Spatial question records
[Start]

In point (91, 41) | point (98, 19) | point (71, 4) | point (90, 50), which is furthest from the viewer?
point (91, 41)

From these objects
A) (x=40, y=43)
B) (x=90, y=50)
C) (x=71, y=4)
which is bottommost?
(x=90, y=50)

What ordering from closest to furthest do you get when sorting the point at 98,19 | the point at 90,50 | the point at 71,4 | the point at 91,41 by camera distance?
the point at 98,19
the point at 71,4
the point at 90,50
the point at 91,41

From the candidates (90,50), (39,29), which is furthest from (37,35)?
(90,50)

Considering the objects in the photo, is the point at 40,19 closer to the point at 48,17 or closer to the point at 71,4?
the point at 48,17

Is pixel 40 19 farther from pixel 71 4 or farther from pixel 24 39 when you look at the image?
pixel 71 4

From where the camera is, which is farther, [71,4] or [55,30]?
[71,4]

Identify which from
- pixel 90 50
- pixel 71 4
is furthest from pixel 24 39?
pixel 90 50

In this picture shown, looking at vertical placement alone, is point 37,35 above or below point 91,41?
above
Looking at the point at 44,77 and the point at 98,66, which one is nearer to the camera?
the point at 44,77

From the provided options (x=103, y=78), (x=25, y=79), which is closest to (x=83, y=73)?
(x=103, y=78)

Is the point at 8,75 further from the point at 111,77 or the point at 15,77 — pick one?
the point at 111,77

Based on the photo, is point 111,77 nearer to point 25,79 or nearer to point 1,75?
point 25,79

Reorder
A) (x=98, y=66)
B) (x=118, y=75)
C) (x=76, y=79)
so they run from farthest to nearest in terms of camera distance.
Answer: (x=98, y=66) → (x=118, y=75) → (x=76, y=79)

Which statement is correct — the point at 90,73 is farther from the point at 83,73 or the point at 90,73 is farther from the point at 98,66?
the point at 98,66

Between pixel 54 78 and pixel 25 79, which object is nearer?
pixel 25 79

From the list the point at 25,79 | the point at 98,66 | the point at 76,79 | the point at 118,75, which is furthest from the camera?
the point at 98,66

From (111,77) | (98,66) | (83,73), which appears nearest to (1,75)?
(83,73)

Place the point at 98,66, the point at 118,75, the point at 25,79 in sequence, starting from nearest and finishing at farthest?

[End]
[Start]

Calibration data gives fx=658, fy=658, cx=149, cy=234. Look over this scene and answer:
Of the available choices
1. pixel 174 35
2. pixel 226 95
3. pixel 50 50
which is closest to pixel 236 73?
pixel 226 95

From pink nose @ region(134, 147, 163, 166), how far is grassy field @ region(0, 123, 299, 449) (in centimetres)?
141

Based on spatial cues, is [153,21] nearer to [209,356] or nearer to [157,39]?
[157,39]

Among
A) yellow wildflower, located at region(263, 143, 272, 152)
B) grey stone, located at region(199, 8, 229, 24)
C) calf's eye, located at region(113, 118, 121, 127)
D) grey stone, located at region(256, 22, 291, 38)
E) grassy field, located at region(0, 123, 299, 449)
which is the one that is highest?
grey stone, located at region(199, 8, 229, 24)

[End]
[Start]

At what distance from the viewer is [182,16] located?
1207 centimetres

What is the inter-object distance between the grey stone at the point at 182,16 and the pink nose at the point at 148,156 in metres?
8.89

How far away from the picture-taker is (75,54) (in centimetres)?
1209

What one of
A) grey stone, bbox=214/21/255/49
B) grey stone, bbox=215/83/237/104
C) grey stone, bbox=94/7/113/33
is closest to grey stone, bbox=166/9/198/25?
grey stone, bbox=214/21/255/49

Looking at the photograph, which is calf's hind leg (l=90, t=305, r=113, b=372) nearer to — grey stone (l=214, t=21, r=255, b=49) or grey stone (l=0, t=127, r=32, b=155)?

[End]

TASK INSTRUCTIONS
Please repeat the stretch of lines from the one containing "What one of" through the one containing "Looking at the photograph, which", copying each one exactly and including both ends.

OUTPUT
What one of
A) grey stone, bbox=214/21/255/49
B) grey stone, bbox=215/83/237/104
C) grey stone, bbox=94/7/113/33
is closest to grey stone, bbox=166/9/198/25?
grey stone, bbox=214/21/255/49

Looking at the photograph, which is calf's hind leg (l=90, t=305, r=113, b=372) nearer to — grey stone (l=214, t=21, r=255, b=49) or grey stone (l=0, t=127, r=32, b=155)?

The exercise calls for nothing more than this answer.